William reconnut la voix sa directrice des ressources humaines et eut un demi-sourire amusé. C’était une femme d’une quarantaine d’année aux cheveux châtains et au visage avenant, même s’il commençait à être attaqué par quelques rides d’expression. Il l’appréciait beaucoup, notamment parce qu’elle ne le considérait pas comme un patron irascible qui renvoie les gens à chaque fois qu’ils se permettent ce genre de commentaires sarcastiques mais amicales. En effet, elle savait bien cerner les gens, et c’était quelque chose d’essentiel dans son métier.
-En effet, confirma William. A croire que le patron risque de s’enfuir avec la caisse à tout moment.
La directrice se permit alors un bref petit rire et s’approcha du jeune homme pour discuter. Bien entendu, il s’enquit de comment elle se portait, et s’intéressa aux évolutions de sa vie et de son travail depuis la dernière fois qu’il l’avait vu. De toute évidence, la quadragénaire semblait tout à fait à l’aise de discuter de choses et d’autres avec le président directeur de sa boite, et pour cause, il n’avait rien du vieux boss aigri qui se complait dans ses profits et dans les excès de pouvoir.
-Bon, je ne peux pas rester trop longtemps en pause, fit la directrice. J’ai du boulot par-dessus la tête et j’ai une candidate qui arrive pour son entretien. Je pense faire une nocturne ce soir. Tu sais que notre psychologue d’entreprise a du démissionner ?
-Pourquoi ?
-Dépression.
-Logique…
C’est un comble pour un psychologue, mais bon… avec tous les avocats sans scrupules qu’il a du voir passer, ce n’est pas si étonnant.
-Au fait, tu sais que je ne suis pas là pour rien ? Fit William avec un sourire de loup. J’ai consulté ton planning sur l’intranet et j’ai vu que tu passais les entretiens pour la nouvelle secrétaire. J’aimerais bien prendre ta place si ça ne te dérange ? Après tout, c’est ma secrétaire.
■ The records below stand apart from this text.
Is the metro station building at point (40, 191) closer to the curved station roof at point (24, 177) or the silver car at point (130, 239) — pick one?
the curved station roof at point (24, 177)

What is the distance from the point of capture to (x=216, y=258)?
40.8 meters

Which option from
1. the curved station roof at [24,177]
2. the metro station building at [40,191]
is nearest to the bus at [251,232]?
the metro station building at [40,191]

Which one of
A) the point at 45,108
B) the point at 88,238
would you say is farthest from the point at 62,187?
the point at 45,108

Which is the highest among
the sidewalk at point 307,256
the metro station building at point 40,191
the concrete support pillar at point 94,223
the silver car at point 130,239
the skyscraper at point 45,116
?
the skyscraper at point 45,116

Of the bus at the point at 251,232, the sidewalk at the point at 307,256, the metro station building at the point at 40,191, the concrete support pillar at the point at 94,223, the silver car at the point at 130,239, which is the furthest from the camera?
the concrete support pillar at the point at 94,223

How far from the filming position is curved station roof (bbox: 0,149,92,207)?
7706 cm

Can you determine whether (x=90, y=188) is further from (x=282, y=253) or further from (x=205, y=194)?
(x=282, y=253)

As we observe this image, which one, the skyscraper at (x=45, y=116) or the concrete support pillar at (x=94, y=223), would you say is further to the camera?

-Tu veux t’assurer qu’elle sera aussi compétente que Niji ? Devina la directrice qui prouvait une fois de plus qu’elle avait parfaitement cernée le jeune homme.
Une ombre fugace passa sur le visage du jeune homme lorsque le nom de son ancienne secrétaire fut évoqué. Elle était une amie très chère et il avait éprouvé beaucoup de peine en recevant le recommandé qui annonçait sa démission. Pourtant, il n’avait pas le droit de le montrer, car la raison de sa démission était qu’elle allait donner la vie. Tout le monde se réjouissait, mais William sentait que son quotidien allait être beaucoup plus morose sans la bonne humeur de la personne dont il est le plus proche dans l’entreprise. Ainsi va la vie.
-Oui, rétorqua-t-il simplement.
La directrice acquiesça donc et ne chercha pas à discuter plus longtemps. En fait, ça l’arrangeait. Elle lui céda donc le CV et lui souhaita bonne chance avant de quitter la salle de repos. William le parcourra brièvement et fronça légèrement les sourcils en s’apercevant que le profil ne correspondait pas vraiment à celui d’une secrétaire. Il soupira donc et sortit lui aussi de l’air de repos. Après tout, il n’y a pas de mal à vouloir changer d’orientation…
* * *
Il était l’heure et William quitta le bureau qu’il avait sournoisement subtilisé à un employé en congé. L’hôtesse d’accueil venait de le prévenir que la candidate était en route et il arriva juste à temps pour la voir entrer dans la salle d’attente de l’espace de recrutement. Elle était plutôt jolie, voir mignonne avec ses yeux légèrement affolés par le stress. Et oui, on avait beau adopter une expression impassible en espérant que ça cache le trac, les yeux, eux, ne mentaient pas. Quoiqu’il en soit, William essayait de se forcer à ne pas porter son jugement sur l’apparence. Le fait qu’elle soit belle ne devait pas peser dans la balance. Enfin… c’est toujours plus facile à dire qu’à faire.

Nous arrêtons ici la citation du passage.